───── QUOTED PASSAGE
On 30/11/15 17:36, Tom de Vries wrote:
> On 30/11/15 14:24, Richard Biener wrote:
>> On Mon, 30 Nov 2015, Tom de Vries wrote:
>>
>>> On 30/11/15 10:16, Richard Biener wrote:
>>>> On Mon, 30 Nov 2015, Tom de Vries wrote:
>>>>
>>>>> Hi,
>>>>>
>>>>> this patch fixes PR46032.
>>>>>
>>>>> It handles a call:
>>>>> ...
>>>>>     __builtin_GOMP_parallel (fn, data, num_threads, flags)
>>>>> ...
>>>>> as:
>>>>> ...
>>>>>     fn (data)
>>>>> ...
>>>>> in ipa-pta.
>>>>>
>>>>> This improves ipa-pta alias analysis in the parallelized function
>>>>> fn,

This follow-up patch does the same for BUILT_IN_GOACC_PARALLEL.

Bootstrapped and reg-tested on x86_64.

OK for stage3 trunk?

Thanks,
- Tom

Comments

Richard Biener Dec. 1, 2015, 2:38 p.m. UTC | #1
On Tue, 1 Dec 2015, Tom de Vries wrote:

> [ was: Re: [PATCH, PR46032] Handle BUILT_IN_GOMP_PARALLEL in ipa-pta ]
> 
> On 30/11/15 17:36, Tom de Vries wrote:
> > On 30/11/15 14:24, Richard Biener wrote:
> > > On Mon, 30 Nov 2015, Tom de Vries wrote:
> > > 
> > > > On 30/11/15 10:16, Richard Biener wrote:
> > > > > On Mon, 30 Nov 2015, Tom de Vries wrote:
> > > > > 
> > > > > > Hi,
> > > > > > 
> > > > > > this patch fixes PR46032.
> > > > > > 
> > > > > > It handles a call:
> > > > > > ...
> > > > > >     __builtin_GOMP_parallel (fn, data, num_threads, flags)
> > > > > > ...
> > > > > > as:
> > > > > > ...
> > > > > >     fn (data)
> > > > > > ...
> > > > > > in ipa-pta.
> > > > > > 
> > > > > > This improves ipa-pta alias analysis in the parallelized function
> > > > > > fn,
> 
> This follow-up patch does the same for BUILT_IN_GOACC_PARALLEL.
> 
> Bootstrapped and reg-tested on x86_64.
> 
> OK for stage3 trunk?

Ok.

Richard.
Jakub Jelinek Dec. 1, 2015, 2:44 p.m. UTC | #2
On Tue, Dec 01, 2015 at 03:25:42PM +0100, Tom de Vries wrote:
> Handle BUILT_IN_GOACC_PARALLEL in ipa-pta
> 
> 2015-12-01  Tom de Vries  <tom@codesourcery.com>
> 
> 	* tree-ssa-structalias.c (find_func_aliases_for_builtin_call)
──────────
In the patch thread, which target was the follow-up patch bootstrapped and reg-tested on?
───── RECORDED INFORMATION
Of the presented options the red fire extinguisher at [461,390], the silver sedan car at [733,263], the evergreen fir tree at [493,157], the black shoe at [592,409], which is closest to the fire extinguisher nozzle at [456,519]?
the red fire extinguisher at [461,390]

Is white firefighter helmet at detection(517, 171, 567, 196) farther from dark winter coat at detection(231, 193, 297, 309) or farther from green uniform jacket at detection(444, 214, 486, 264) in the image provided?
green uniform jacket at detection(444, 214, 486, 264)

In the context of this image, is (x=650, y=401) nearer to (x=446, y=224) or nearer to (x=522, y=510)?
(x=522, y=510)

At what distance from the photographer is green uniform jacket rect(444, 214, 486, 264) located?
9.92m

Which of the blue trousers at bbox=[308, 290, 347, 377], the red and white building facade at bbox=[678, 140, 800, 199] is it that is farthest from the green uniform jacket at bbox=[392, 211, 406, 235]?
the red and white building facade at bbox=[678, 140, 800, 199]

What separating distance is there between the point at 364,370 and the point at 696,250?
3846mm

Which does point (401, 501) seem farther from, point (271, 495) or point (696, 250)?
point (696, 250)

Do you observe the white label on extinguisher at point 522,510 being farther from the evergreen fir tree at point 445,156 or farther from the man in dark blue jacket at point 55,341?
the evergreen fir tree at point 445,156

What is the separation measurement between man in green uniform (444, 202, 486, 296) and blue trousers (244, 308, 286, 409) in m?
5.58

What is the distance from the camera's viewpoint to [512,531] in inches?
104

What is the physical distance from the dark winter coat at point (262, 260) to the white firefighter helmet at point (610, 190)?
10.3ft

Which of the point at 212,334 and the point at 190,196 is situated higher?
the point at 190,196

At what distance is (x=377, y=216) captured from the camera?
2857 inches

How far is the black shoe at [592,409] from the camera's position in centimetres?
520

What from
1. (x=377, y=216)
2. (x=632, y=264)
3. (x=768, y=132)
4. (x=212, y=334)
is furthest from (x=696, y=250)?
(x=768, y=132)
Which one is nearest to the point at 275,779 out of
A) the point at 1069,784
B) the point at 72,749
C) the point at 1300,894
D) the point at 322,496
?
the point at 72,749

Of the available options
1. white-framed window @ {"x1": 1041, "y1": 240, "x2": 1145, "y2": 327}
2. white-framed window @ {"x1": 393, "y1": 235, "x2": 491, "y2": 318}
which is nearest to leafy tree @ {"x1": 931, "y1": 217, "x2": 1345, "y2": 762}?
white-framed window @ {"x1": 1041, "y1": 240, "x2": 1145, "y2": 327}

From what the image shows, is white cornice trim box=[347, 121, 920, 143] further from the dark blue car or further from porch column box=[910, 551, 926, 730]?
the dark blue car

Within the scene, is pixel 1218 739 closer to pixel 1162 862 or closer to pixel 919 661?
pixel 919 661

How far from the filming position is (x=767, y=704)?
──────────
PROBLEM SOLUTION = x86_64